CharXiv#

Overview#

CharXiv is a comprehensive chart understanding benchmark from NeurIPS 2024 that evaluates multimodal large language models on realistic scientific charts from arXiv papers. It tests both low-level chart element perception (descriptive) and high-level reasoning about chart data.

Task Description#

  • Task Type: Chart Understanding (Descriptive + Reasoning)

  • Input: Scientific chart image + question

  • Output: Free-form text answer

  • Domains: cs, physics, math, eess, q-bio, q-fin, stat, econ

Key Features#

  • 2,323 real scientific charts from arXiv papers across 8 disciplines

  • Two question types:

    • Descriptive (4 per chart): Basic element identification (titles, axes, legends, trends, etc.)

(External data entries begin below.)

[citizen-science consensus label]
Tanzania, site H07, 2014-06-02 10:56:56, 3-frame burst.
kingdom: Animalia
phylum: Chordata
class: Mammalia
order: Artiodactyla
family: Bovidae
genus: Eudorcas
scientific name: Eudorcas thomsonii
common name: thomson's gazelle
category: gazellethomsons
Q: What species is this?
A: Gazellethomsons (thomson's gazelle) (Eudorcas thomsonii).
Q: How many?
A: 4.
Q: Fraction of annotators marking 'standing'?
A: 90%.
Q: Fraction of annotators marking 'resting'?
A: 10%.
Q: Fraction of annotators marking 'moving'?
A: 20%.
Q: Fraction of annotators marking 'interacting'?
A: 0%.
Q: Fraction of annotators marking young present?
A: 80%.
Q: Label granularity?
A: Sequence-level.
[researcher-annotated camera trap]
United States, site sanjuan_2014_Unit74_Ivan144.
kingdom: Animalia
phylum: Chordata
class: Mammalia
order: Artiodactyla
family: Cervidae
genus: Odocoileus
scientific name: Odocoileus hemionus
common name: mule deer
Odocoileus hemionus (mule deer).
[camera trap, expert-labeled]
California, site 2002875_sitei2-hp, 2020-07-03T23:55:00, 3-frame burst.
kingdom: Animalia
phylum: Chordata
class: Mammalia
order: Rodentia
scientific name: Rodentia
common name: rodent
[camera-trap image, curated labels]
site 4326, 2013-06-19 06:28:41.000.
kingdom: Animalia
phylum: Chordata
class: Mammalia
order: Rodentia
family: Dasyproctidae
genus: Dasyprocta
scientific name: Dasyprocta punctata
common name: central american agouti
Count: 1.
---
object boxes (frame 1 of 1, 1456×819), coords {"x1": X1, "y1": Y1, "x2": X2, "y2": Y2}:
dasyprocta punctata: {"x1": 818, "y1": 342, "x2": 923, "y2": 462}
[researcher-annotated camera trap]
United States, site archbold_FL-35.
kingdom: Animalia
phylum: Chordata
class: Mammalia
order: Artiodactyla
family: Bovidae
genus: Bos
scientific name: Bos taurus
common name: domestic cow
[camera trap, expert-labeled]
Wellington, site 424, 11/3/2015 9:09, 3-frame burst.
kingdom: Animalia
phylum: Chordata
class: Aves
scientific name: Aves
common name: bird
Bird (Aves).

    • Reasoning (1 per chart): Higher-order reasoning requiring data synthesis

  • 19 descriptive question templates covering information extraction, enumeration, pattern recognition, counting, and compositionality

  • 4 reasoning answer types: text-in-chart, text-in-general, number-in-chart, number-in-general

  • Validation set (1,000 charts) and test set (1,323 charts)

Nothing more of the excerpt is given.